West Africa: Gulf of Guinea – Containing Pirate, Terrorist Attacks

By Kimeng Hilton Ndukong
Stakeholders on September 8, 2014, proffered solutions to the region’s endemic maritime threats.

In prelude to the inauguration and signing of the headquarter accord in Yaounde of the Inter-regional Centre for Coordination, ICC, for Maritime Security and Safety in the Gulf of Guinea this Thursday, security stakeholders, yesterday, September 8, 2014, discussed how to contain the activities of pirates and terrorists in the region.

Holding at the Yaounde Hilton Hotel, researchers, university dons, politicians, military and maritime sector stakeholders at the international conference analysed the effectiveness of security measures so far tried and also considered the expected paradigm shift with the coming on board of ICC.

Speaking at the opening, Brazil’s Ambassador to Cameroon, His Excellency Nei Futuro Bitencourt, said his country would share its experience in handling maritime security challenges in South America alongside other countries in the region. He noted that as the passageway for most of Brazil’s trans-Atlantic trade, it was in his country’s interest to see the Gulf of Guinea become more secure.

Ambassador Véronique Roger-Lacan, Special Representative for the Fight Against Piracy in the French Foreign Ministry, sitting in for Western partners, warned that threats in the region persist because terrorists are also changing strategy. While Navies and Coast Guards in the Gulf of Guinea have been cooperating to stem the threat, there was little collaboration among judicial authorities because of the absence of exhaustive maritime legislation, she regretted. As a result, prosecuting maritime offences committed offshore becomes difficult, Roger-Lacan explained.

On her part, the Resident Representative of the Friedricht Ebert Foundation in Cameroon, Suzanne Stollereiter, called for a holistic approach to the problem, which encompasses social and economic aspects. She said her foundation has since 2009 been assisting in the publication of books to raise awareness on the problem.
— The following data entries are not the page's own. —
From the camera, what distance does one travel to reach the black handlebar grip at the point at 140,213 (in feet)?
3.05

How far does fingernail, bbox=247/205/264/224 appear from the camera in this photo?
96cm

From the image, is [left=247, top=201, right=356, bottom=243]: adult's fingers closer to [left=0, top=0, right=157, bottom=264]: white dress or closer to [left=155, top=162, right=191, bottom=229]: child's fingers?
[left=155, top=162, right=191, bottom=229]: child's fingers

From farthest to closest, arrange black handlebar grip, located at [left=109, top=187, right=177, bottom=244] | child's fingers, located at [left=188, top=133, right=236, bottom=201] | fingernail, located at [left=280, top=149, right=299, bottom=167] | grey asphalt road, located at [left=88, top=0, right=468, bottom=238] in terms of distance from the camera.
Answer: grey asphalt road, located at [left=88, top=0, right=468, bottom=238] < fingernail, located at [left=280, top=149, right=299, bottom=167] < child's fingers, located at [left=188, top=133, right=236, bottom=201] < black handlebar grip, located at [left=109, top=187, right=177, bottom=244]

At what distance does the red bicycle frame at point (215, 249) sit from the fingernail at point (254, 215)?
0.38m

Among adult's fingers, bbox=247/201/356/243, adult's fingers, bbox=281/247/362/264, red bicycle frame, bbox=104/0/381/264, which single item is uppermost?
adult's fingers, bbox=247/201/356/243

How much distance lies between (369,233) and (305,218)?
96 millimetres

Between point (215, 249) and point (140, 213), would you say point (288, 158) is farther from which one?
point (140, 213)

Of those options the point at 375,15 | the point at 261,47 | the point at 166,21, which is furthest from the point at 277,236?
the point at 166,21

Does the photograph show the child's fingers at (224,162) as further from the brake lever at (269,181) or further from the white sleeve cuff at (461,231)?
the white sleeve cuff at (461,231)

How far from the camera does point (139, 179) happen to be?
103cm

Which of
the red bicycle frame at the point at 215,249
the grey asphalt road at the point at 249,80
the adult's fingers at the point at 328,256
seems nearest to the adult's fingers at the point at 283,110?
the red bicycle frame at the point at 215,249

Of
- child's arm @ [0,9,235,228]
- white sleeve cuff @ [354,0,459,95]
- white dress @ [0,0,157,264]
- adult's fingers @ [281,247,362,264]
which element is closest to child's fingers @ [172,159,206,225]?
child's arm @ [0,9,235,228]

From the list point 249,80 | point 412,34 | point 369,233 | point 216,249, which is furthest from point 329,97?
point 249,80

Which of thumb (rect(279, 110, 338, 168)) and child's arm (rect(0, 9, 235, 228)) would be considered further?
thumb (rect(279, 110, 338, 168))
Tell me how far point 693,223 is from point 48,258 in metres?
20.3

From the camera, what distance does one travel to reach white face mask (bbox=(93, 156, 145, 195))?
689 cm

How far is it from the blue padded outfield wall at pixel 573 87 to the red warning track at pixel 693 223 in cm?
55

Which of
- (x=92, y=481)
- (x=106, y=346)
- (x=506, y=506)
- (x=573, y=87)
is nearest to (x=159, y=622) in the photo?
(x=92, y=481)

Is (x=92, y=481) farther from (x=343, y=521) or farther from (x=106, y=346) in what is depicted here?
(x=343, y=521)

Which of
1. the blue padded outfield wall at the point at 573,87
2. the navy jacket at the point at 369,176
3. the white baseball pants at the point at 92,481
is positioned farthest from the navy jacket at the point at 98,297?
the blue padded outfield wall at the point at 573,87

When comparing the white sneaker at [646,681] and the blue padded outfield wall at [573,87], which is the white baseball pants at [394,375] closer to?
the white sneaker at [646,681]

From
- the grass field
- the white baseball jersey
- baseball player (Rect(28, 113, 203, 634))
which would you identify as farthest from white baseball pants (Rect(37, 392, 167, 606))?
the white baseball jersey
Opening the conference, the Chief of Naval Staff, Rear Admiral Jean Mendoua – who heads the National Follow-up Committee on the Implementation of the June 2013 Yaounde Resolutions of the Heads of State Maritime Security Summit – described the imminent inauguration of the CIC as a milestone.

Securing the Gulf of Guinea, he noted, remains a challenge for member States of the Economic Community of West African States, ECOWAS, the Economic Community of Central African States, ECCAS, and the Gulf of Guinea Commission, GCC.